和尚が不在の時は、一兆は修行もせず、村の子供たちとコマ回しをして遊んでいました。
一兆のコマは強く、他のコマを弾き飛ばし、みんなのコマを巻き上げてしまうほどの腕前でした。

そんな一兆ですが、夜中に便所に行くことが怖くて仕方ありませんでした。
今夜も寺の長い廊下を思い切って通り、渡し板を渡って便所に入りました。
用を足して戻ってくると、先ほど渡った廊下の渡し板が落ちて部屋に戻れなくなっていました。

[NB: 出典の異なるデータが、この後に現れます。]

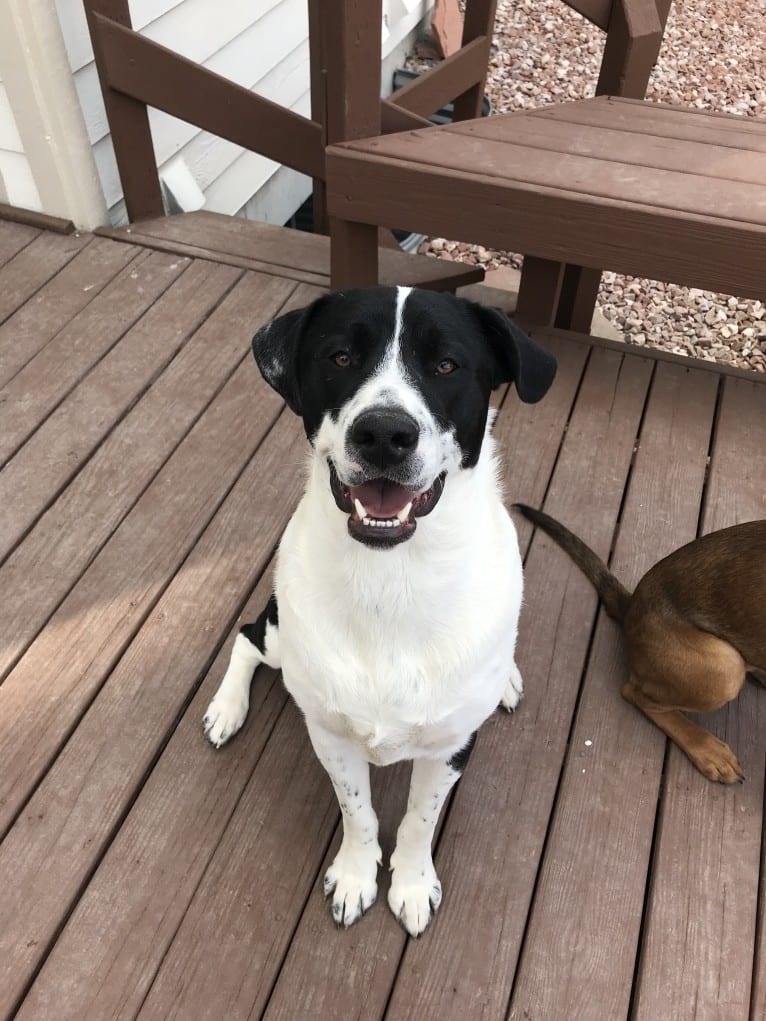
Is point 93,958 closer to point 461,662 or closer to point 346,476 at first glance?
point 461,662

その時、天狗がバタバタと一兆の周りに降り立ったかと思うと、あっというまに一兆の体は持ち上げられ、真っ暗い場所に連れて行かれました。
天狗たちは、いたずら者の一兆天狗に変えようとしました。
一兆が必死に抵抗すると、自分の懐にコマが入っていることに気がつきました。

コマ回しなら誰にも負けないと思った一兆は、天狗たちにコマ回しの勝負を持ちかけました。
一兆は、天狗たち相手に勝ちまくりました。
あっけなく負けた天狗たちは負けコマを一兆の懐にむりやりねじ込むと、大きな笑い声と羽音と共に飛び立っていきました。

気がつくとすっかり夜は明けており、一兆の懐の中のコマは、不思議なことにすべてきのこに変わっていました。
その夜、国清寺では一兆の話に大笑いしながら、みんなでお腹いっぱいきのこを食べました。